Jewelry Tops Valentine's Day Lists, But Only One in Ten Choose It
Jewelry commands more Valentine's Day dollars than any other gift category, yet only 1 in 10 people actually buys it — a gap that tells you everything about where the real opportunity lies.

Only 25% of Valentine's Day shoppers planned to buy jewelry this year, yet that group was projected to outspend every other gift category combined, pouring a forecasted $7 billion into rings, necklaces, and bracelets. That math deserves a second look: the most expensive gift on the list also happens to be the one most people skip.
The National Retail Federation's annual Valentine's Day survey, released January 27, 2026, projected total consumer spending to reach a record $29.1 billion, with the average shopper budgeting $199.78. That represents a 5.8% increase from the prior year. Jewelry accounted for the single largest slice of that record sum, but a Bain & Company analysis of payment-card and survey data found that roughly only 1 in 10 gifts given this Valentine's Day was actually a piece of jewelry.

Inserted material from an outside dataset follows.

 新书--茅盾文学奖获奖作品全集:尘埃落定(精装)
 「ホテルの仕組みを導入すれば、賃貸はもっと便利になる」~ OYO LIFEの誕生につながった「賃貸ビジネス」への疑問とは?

The disconnect comes down to participation versus spend. Candy held its place as the most popular Valentine's gift at 56%, followed by greeting cards and flowers at 41% each, and an evening out at 39%. Jewelry trailed all of them in popularity, yet led in total dollars. The implication: a small group of buyers is spending significantly more per transaction than the candy-and-card crowd, lifting the category's aggregate haul despite its limited reach.
Gold prices rose 66% year over year heading into this Valentine's season, driving up jewelry prices from the 2025 holiday. That surge didn't kill demand so much as concentrate it. Ahead of February 14, high-end jewelry in the U.S. sold better than in 2025, suggesting that the buyers who do choose jewelry are increasingly gravitating toward the luxury end of the market rather than trading down.

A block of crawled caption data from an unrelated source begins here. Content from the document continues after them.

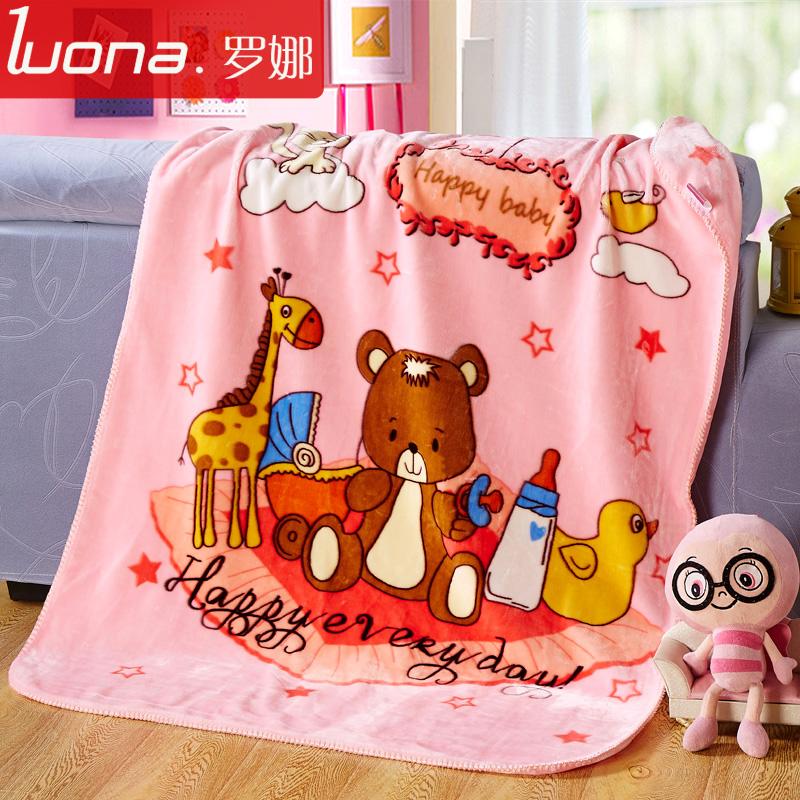 罗娜毛毯LN22020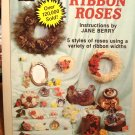Ribbon Roses instructions by Jane Berry vintage hc2948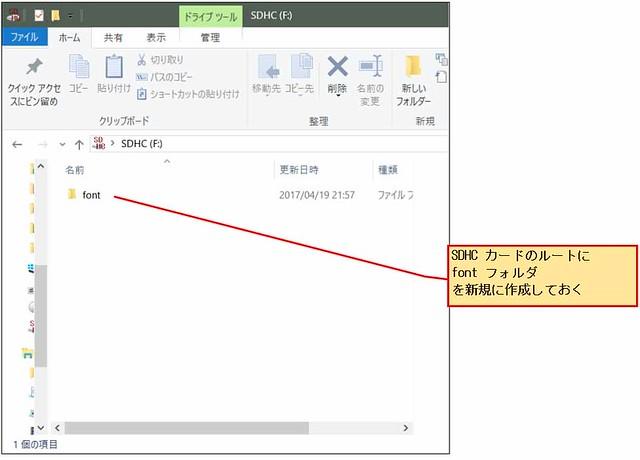 SSD1331_MyFont_20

NRF Vice President of Industry and Consumer Insights Katherine Cullen noted that "much of that growth is driven by middle- and high-income shoppers who are expanding their gift lists to include friends, co-workers and even pets in addition to loved ones." That expansion of the gift recipient pool also reshapes what gets purchased: a coworker gets a box of chocolates, not a gold bracelet.
Pet owners alone are expected to have spent $2.1 billion on Valentine's Day gifts for their animals, up 24% from 2025. The holiday has quietly broadened into a multi-recipient occasion, which dilutes jewelry's share of transactions even as its share of dollars holds firm.

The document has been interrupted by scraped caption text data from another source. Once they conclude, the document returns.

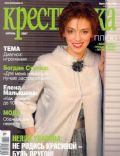 Krestyanka Magazine [Russia] (April 2007)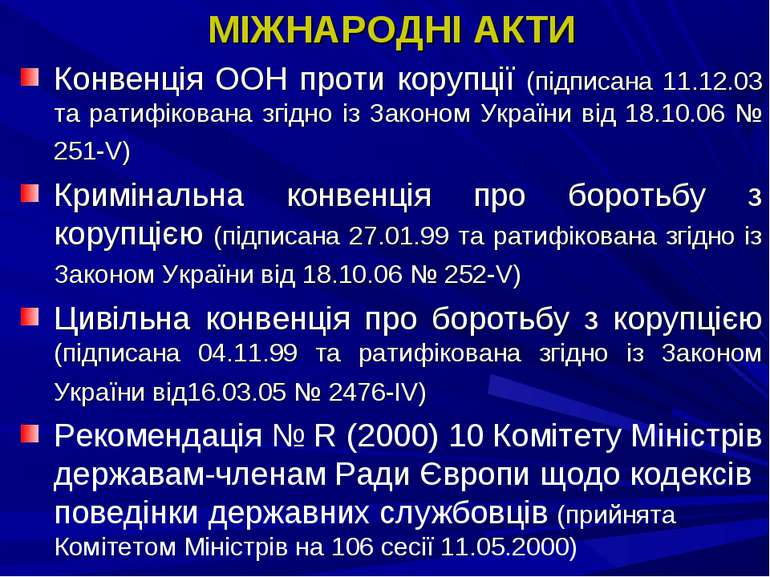 МІЖНАРОДНІ АКТИ Конвенція ООН проти корупції (підписана 11.12.03 та ратифіков...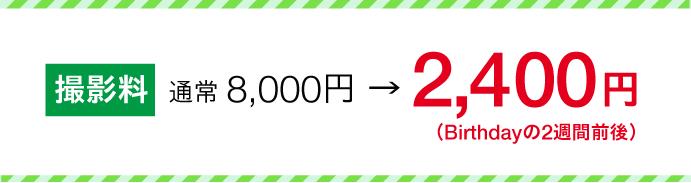 撮影料 通常 8,000円 → 2,400円(Birthdayの2週間前後)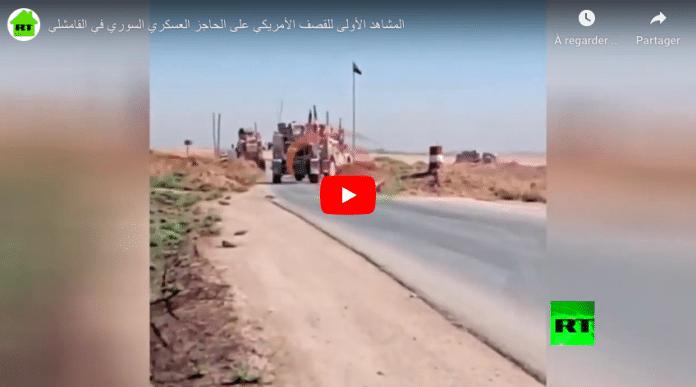 Une vidéo montre une violente scène d'affrontement entre l'armée syrienne et l'armée américaine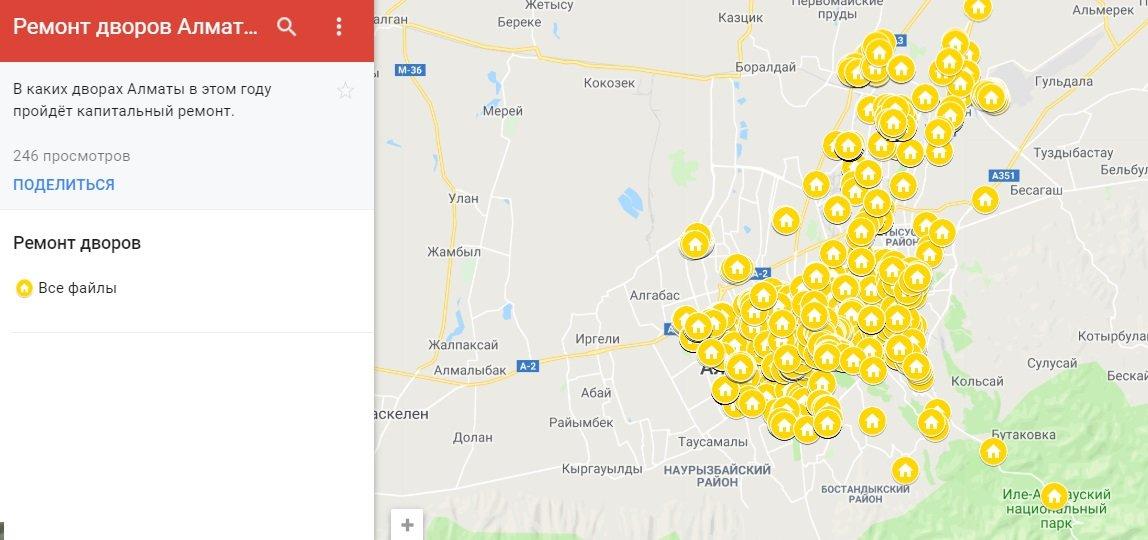 Какие дворы отремонтируют в Алматы?, фото-1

For anyone still deciding what to give, the data makes a case for leaning in rather than defaulting to candy. In the months leading up to the holiday, demand for gold jewelry more than tripled that for silver, with pearls, turquoise, and diamonds ranking as the top-selling gemstones. The person who actually selects a piece of jewelry this Valentine's Day is, statistically speaking, a rare gift-giver. That rarity is the point.